__YOUR ASSIGNMENT__.
Please duplicate, word for word, the part of the passage below on spaceflight intracranial pressure that opens with the words "Current evidence suggests" and closes with "for such countermeasures.".

Current evidence suggests that NASA’s visual impairment and intracranial pressure (VIIP) risk may be associated with an elevation in intracranial pressure (ICP) during spaceflight, consequent to (or aggravated by) cephalad fluid shifts in microgravity. From recent data, it occurs in >50% of astronauts, to varying degrees, and can lead to long term visual changes. Although its cause is unknown, its importance is high enough to motivate studies of potential countermeasures. The key objectives of this proposal are therefore: (1) to test and help validate mechanical countermeasures for cephalad fluid shifts as a potential treatment of elevated ICP, (2) identify any potential adverse consequences during use or following release of such countermeasures, and (3) help optimize deployment procedures for such countermeasures.

__RECORD SET__.
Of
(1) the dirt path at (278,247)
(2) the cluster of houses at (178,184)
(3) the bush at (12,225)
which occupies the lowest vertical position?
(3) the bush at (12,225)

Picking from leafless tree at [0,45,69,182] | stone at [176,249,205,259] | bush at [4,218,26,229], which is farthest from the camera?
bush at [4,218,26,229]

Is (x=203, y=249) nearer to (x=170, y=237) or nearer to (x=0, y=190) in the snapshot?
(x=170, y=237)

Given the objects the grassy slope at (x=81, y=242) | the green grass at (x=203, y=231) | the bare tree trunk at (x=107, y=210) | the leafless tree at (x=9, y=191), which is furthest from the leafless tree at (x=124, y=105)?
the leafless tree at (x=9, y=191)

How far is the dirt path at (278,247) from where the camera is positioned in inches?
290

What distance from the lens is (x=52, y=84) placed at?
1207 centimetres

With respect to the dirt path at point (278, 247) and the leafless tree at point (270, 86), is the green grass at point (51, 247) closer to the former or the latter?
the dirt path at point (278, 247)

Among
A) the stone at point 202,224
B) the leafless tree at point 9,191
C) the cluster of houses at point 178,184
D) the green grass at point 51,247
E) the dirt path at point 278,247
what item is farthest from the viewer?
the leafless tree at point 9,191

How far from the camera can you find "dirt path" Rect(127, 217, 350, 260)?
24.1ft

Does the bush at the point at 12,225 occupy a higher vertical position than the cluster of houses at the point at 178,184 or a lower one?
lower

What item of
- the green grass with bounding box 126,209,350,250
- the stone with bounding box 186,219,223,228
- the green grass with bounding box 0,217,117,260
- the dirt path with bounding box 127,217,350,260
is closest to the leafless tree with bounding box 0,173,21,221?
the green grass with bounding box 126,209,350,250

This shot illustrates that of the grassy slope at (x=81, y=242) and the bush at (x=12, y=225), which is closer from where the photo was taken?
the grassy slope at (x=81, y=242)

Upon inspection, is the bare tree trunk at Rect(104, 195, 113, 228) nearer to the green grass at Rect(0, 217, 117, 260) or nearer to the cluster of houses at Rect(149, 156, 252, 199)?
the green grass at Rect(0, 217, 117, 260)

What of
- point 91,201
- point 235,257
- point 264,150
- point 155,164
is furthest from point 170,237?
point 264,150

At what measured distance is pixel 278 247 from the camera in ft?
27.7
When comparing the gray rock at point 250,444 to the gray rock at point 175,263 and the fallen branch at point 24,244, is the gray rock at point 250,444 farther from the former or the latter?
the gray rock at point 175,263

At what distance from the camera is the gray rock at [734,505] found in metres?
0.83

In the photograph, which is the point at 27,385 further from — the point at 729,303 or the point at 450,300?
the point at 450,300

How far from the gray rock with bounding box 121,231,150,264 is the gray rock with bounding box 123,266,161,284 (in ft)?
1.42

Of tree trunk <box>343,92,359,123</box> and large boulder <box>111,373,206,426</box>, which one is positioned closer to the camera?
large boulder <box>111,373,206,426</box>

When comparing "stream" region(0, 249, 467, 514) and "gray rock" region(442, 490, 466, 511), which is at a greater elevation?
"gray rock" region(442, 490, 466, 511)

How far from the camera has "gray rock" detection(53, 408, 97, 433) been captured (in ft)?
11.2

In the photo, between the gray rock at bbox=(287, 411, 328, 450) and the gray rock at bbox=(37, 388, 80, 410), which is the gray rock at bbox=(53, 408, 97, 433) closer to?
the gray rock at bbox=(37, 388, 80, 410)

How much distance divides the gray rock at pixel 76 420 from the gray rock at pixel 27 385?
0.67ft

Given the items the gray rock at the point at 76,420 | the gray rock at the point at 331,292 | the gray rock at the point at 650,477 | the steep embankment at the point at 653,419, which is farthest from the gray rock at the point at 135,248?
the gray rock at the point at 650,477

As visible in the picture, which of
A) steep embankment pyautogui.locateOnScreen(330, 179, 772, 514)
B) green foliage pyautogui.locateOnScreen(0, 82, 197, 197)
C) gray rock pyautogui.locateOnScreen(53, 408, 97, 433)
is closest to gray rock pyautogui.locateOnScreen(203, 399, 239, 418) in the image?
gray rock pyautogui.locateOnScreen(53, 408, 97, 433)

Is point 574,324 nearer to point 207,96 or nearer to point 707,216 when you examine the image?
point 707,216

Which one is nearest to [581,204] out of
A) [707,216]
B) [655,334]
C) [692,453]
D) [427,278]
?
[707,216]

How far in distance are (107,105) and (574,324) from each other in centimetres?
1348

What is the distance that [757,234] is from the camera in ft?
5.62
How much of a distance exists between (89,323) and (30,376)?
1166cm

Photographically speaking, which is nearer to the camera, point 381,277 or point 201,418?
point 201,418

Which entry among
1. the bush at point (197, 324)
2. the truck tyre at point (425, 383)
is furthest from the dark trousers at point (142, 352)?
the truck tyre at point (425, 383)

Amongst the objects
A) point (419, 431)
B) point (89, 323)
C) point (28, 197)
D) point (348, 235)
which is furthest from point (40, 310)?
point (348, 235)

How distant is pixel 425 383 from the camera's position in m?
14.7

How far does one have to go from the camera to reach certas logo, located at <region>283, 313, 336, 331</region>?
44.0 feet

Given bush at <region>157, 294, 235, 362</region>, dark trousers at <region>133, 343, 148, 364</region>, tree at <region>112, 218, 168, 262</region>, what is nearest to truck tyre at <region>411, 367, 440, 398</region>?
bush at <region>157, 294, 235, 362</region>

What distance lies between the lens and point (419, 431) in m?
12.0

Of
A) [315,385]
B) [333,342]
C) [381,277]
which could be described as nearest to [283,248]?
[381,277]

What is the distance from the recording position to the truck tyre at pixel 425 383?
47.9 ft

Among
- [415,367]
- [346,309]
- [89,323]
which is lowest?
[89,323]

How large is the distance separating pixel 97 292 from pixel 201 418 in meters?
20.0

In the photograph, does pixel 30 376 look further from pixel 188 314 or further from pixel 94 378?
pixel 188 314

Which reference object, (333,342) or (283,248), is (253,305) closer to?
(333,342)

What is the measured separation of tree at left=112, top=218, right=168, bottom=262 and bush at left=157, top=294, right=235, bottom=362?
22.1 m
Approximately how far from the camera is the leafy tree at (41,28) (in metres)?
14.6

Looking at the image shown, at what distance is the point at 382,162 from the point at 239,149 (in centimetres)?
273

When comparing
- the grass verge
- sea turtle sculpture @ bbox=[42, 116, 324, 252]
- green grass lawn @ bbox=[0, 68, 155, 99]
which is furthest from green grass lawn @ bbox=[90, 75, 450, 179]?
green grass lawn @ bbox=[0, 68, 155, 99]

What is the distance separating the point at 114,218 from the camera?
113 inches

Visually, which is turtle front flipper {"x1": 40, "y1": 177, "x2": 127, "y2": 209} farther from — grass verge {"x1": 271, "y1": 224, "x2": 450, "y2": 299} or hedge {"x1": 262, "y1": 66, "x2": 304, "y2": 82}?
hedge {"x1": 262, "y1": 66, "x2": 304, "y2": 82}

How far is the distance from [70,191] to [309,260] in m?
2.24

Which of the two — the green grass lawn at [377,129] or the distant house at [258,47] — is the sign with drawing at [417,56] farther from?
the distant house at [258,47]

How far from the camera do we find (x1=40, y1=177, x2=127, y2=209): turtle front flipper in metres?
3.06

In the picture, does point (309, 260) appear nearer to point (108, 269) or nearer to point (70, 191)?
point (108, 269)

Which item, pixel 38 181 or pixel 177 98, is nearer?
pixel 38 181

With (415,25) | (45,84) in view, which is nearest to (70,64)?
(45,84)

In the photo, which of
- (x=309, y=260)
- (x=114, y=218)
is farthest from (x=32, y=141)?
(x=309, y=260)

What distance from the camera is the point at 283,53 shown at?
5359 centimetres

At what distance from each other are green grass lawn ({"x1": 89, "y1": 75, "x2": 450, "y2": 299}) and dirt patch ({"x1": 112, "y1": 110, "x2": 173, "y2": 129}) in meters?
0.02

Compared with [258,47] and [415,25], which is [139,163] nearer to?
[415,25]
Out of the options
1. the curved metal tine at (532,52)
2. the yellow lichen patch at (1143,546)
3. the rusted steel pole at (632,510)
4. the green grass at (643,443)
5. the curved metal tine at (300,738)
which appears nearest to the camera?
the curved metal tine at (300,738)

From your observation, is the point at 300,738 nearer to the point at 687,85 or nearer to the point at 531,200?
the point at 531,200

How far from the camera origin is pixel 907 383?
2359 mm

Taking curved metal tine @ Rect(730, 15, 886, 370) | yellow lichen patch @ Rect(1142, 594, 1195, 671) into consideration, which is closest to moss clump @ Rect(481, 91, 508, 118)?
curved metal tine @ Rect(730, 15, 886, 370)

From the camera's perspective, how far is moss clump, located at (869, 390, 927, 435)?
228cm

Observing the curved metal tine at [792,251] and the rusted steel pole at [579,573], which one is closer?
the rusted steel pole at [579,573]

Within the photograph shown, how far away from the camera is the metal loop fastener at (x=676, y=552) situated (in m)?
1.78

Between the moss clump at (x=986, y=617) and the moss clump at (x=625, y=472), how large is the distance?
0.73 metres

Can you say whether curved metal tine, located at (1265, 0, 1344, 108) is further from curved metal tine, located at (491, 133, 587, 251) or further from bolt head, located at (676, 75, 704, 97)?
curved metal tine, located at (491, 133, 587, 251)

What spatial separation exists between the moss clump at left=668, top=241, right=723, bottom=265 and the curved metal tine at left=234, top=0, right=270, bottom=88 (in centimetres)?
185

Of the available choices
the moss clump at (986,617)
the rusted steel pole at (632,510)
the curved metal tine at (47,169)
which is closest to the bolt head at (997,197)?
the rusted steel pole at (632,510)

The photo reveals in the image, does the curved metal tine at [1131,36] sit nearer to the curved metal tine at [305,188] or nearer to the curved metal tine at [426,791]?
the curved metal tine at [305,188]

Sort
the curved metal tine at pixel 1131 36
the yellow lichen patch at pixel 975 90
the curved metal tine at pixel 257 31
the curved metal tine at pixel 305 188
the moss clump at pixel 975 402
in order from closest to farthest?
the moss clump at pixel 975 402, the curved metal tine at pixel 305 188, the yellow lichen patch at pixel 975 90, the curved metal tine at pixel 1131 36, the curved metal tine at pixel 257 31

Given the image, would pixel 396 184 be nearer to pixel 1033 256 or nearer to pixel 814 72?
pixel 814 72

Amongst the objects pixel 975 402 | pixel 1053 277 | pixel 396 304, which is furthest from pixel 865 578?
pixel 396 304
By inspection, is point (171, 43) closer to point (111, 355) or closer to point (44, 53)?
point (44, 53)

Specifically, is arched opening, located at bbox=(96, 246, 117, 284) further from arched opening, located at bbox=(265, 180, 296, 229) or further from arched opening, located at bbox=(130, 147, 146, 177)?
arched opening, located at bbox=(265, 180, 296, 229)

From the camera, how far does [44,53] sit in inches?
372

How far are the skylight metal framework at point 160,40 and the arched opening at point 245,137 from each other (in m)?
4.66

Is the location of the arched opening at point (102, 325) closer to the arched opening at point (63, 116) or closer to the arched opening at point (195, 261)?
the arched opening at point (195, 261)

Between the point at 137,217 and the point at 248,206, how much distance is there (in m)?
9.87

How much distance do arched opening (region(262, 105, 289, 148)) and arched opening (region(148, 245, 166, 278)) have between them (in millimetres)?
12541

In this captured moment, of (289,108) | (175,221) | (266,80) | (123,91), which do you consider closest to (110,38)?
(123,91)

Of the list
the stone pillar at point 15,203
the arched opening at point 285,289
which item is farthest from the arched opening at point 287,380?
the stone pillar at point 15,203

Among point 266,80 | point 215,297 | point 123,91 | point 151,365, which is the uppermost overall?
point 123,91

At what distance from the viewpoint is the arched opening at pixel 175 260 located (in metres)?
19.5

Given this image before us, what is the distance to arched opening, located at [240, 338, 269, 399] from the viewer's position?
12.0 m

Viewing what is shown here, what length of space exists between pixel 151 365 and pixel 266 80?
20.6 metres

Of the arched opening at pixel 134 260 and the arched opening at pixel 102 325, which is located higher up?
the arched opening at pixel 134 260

__TASK RESULT__.
Current evidence suggests that NASA’s visual impairment and intracranial pressure (VIIP) risk may be associated with an elevation in intracranial pressure (ICP) during spaceflight, consequent to (or aggravated by) cephalad fluid shifts in microgravity. From recent data, it occurs in >50% of astronauts, to varying degrees, and can lead to long term visual changes. Although its cause is unknown, its importance is high enough to motivate studies of potential countermeasures. The key objectives of this proposal are therefore: (1) to test and help validate mechanical countermeasures for cephalad fluid shifts as a potential treatment of elevated ICP, (2) identify any potential adverse consequences during use or following release of such countermeasures, and (3) help optimize deployment procedures for such countermeasures.